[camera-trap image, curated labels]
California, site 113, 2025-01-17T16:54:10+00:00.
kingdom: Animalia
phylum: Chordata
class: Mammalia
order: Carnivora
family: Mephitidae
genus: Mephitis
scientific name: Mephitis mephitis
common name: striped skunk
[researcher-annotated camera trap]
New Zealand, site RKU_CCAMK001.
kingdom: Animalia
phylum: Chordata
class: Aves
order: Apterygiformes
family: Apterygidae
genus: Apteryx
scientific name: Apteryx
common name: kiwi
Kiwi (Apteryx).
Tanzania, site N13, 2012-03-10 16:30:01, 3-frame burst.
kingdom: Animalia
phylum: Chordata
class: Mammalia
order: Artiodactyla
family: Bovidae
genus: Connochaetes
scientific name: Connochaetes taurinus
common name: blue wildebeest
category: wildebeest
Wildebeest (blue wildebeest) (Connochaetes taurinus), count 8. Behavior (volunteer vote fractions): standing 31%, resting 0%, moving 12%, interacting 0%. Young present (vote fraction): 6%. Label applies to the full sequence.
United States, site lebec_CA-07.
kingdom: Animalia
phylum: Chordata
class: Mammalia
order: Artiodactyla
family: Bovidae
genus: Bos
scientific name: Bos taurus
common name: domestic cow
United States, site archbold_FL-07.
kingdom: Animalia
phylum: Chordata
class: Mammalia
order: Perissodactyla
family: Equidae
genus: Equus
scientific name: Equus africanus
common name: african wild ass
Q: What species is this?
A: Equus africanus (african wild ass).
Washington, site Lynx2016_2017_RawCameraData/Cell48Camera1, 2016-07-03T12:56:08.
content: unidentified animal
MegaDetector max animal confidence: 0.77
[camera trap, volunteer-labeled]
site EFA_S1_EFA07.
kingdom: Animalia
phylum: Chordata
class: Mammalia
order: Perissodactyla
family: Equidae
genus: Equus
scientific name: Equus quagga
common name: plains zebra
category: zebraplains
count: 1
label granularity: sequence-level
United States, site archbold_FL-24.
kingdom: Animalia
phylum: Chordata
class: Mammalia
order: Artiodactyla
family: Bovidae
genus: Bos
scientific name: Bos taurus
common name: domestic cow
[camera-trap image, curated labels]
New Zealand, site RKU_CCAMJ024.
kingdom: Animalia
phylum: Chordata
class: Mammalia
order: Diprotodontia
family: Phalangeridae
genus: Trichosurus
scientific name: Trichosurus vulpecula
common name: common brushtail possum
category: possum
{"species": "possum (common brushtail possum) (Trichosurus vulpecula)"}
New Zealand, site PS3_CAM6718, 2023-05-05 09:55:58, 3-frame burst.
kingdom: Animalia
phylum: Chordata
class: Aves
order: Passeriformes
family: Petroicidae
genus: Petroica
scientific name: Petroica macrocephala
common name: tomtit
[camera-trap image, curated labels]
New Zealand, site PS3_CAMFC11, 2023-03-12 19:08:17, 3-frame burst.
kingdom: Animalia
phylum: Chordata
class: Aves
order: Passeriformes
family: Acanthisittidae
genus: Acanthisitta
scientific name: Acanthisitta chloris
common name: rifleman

::::

▸ Work request:
A word-for-word copy of the data above is the goal, so set it all down again.

▸ Your response:
[camera-trap image, curated labels]
California, site 113, 2025-01-17T16:54:10+00:00.
kingdom: Animalia
phylum: Chordata
class: Mammalia
order: Carnivora
family: Mephitidae
genus: Mephitis
scientific name: Mephitis mephitis
common name: striped skunk
[researcher-annotated camera trap]
New Zealand, site RKU_CCAMK001.
kingdom: Animalia
phylum: Chordata
class: Aves
order: Apterygiformes
family: Apterygidae
genus: Apteryx
scientific name: Apteryx
common name: kiwi
Kiwi (Apteryx).
Tanzania, site N13, 2012-03-10 16:30:01, 3-frame burst.
kingdom: Animalia
phylum: Chordata
class: Mammalia
order: Artiodactyla
family: Bovidae
genus: Connochaetes
scientific name: Connochaetes taurinus
common name: blue wildebeest
category: wildebeest
Wildebeest (blue wildebeest) (Connochaetes taurinus), count 8. Behavior (volunteer vote fractions): standing 31%, resting 0%, moving 12%, interacting 0%. Young present (vote fraction): 6%. Label applies to the full sequence.
United States, site lebec_CA-07.
kingdom: Animalia
phylum: Chordata
class: Mammalia
order: Artiodactyla
family: Bovidae
genus: Bos
scientific name: Bos taurus
common name: domestic cow
United States, site archbold_FL-07.
kingdom: Animalia
phylum: Chordata
class: Mammalia
order: Perissodactyla
family: Equidae
genus: Equus
scientific name: Equus africanus
common name: african wild ass
Q: What species is this?
A: Equus africanus (african wild ass).
Washington, site Lynx2016_2017_RawCameraData/Cell48Camera1, 2016-07-03T12:56:08.
content: unidentified animal
MegaDetector max animal confidence: 0.77
[camera trap, volunteer-labeled]
site EFA_S1_EFA07.
kingdom: Animalia
phylum: Chordata
class: Mammalia
order: Perissodactyla
family: Equidae
genus: Equus
scientific name: Equus quagga
common name: plains zebra
category: zebraplains
count: 1
label granularity: sequence-level
United States, site archbold_FL-24.
kingdom: Animalia
phylum: Chordata
class: Mammalia
order: Artiodactyla
family: Bovidae
genus: Bos
scientific name: Bos taurus
common name: domestic cow
[camera-trap image, curated labels]
New Zealand, site RKU_CCAMJ024.
kingdom: Animalia
phylum: Chordata
class: Mammalia
order: Diprotodontia
family: Phalangeridae
genus: Trichosurus
scientific name: Trichosurus vulpecula
common name: common brushtail possum
category: possum
{"species": "possum (common brushtail possum) (Trichosurus vulpecula)"}
New Zealand, site PS3_CAM6718, 2023-05-05 09:55:58, 3-frame burst.
kingdom: Animalia
phylum: Chordata
class: Aves
order: Passeriformes
family: Petroicidae
genus: Petroica
scientific name: Petroica macrocephala
common name: tomtit
[camera-trap image, curated labels]
New Zealand, site PS3_CAMFC11, 2023-03-12 19:08:17, 3-frame burst.
kingdom: Animalia
phylum: Chordata
class: Aves
order: Passeriformes
family: Acanthisittidae
genus: Acanthisitta
scientific name: Acanthisitta chloris
common name: rifleman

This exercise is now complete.